Convert the data below into a JSON list of strings, with one string per line and blank lines omitted. Exclude the pictures from your output.

Image-linked spatial data:
↓
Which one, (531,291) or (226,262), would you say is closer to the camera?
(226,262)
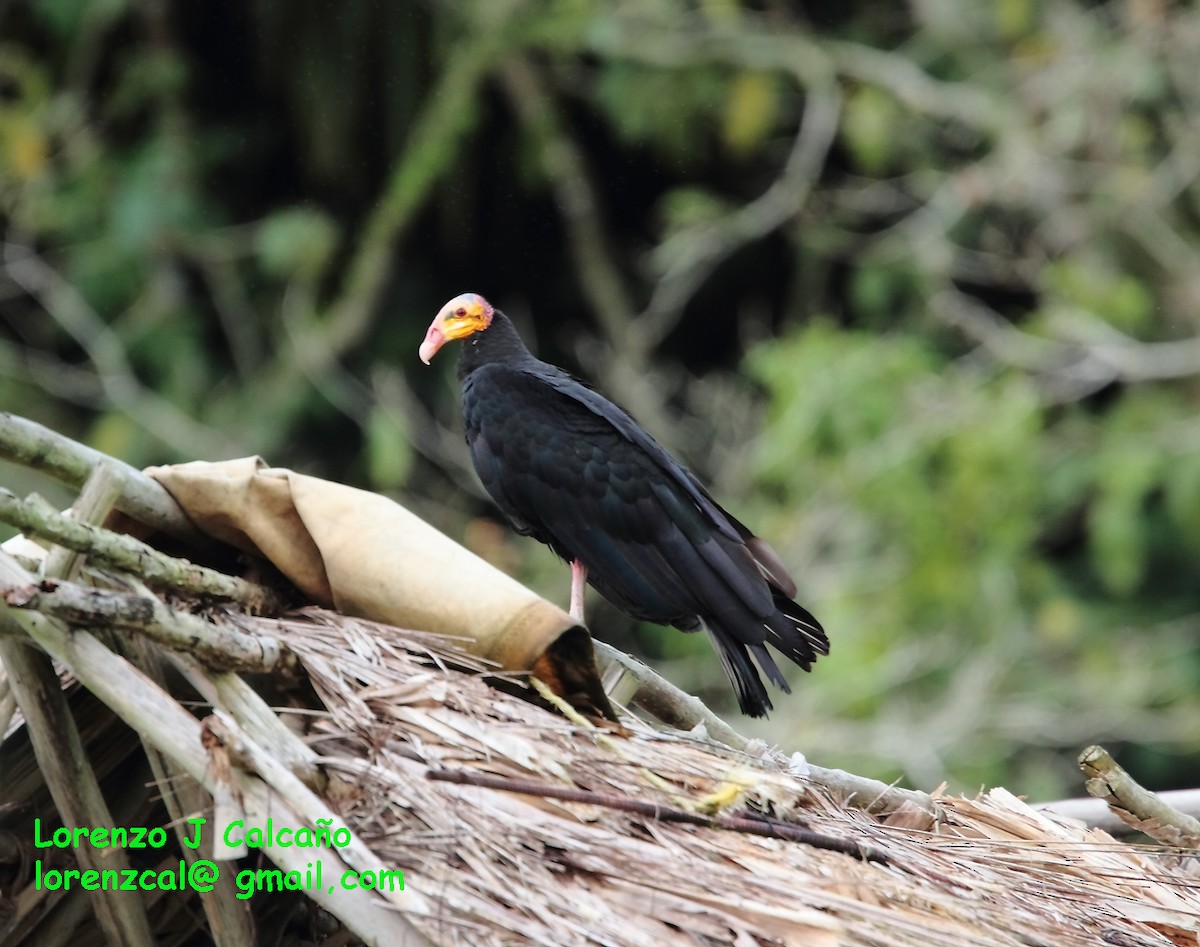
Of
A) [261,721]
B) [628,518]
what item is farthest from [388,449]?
[261,721]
↑
TASK RESULT:
[
  "Which one, (531,291) or (226,262), would you say is closer to the camera?",
  "(226,262)",
  "Of",
  "A) [261,721]",
  "B) [628,518]",
  "what item is farthest from [388,449]?",
  "[261,721]"
]